The Islamic Regime continues to refuse any resolution or peace, as the Morality Police continues to arrest, beat and kill protestors. Nika Shakarami was one of these people killed in her cry for justice for Iranian women. She was only 16 years old when she was chased by police after calling for “death to the dictator” and publicly burning her headscarf. She went missing and was found dead several days later. Her family, including her 4-year-old nephew, were all threatened by the police. Hadis Najafi was another young woman shot dead while protesting, Sarina Esmailzadeh was beaten to death by police and at least 402 others have been killed since the protests began, at least 58 of them being minors.

Despite facing human rights abuses and death at the hands of the regime, Iranians have continued gathering in large groups, united in their vision of Iran’s return to a democracy. They march forward with the chant “women, life, freedom,” which has become the rallying cry of all protests across the globe to free Iran from the Islamic Republic’s regime.

With the theocratic government of Iran silencing its citizens, it falls on the rest of the world to speak up for them and encourage the intervention of greater international powers to stop the abuse of the Iranian people. “It is a very critical time in Iran,” says one anonymous protest organizer from California. This organizer, their work and school affiliation, and fellow leaders must remain anonymous, they say, “because of the dangers faced from the regime: they don’t like when Iranian citizens living abroad speak against them, and have a record of separating families and banning us from ever returning home.” And yet, there have been protests happening in hundreds of major cities around the world, with certain dates designated globally as days of protest and solidarity with Iran. These protests worldwide have the potential to free the country. “Iranians have little to no communication with the rest of the world, we need to be their voice to call attention to their battle for human rights,” the organizer said. 

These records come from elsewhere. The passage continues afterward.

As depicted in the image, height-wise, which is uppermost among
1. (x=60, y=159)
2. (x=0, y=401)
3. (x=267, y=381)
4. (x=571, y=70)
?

This particular leader’s organization took action, with their first rally taking place a week after Mahsa Amini’s death and yielding a turnout of over 4,000 people. “The Iranian diaspora is enduring an extreme mental toll from the current situation. We are unable to talk to our relatives back home and are constantly on edge. We can’t check on our friends and family to see if they are even alive. There is a dark, heavy cloud constantly over our heads that will remain until we see peace in our country.”

The Iranian government’s goal has been to slow any coverage or discussion and eliminate anecdotes from Iranians that would fuel more protests and indignation around the world. Without any wifi or phone coverage in Iran, there is no way to reach Iranians, and there’s no way to send them money, provisions or help. There are several organizations surfacing online claiming to be fundraising for Iranian citizens trapped within the country, but it’s best to be wary of their intentions. It is unlikely — almost impossible — that Iranians will see or feel the benefit from any of that money directly. The account @MiddleEastMatters on Instagram offers reliable information about what’s going on in Iran and provides action steps to support such as protests and petitions and has a secondary account, @Middleeastmatters.info, which shares information about ongoing protests around the world and where to join them. The best way to help is to continue to bring awareness to the events occurring inside Iran right now, and to ensure more people around the world are refusing to accept these injustices.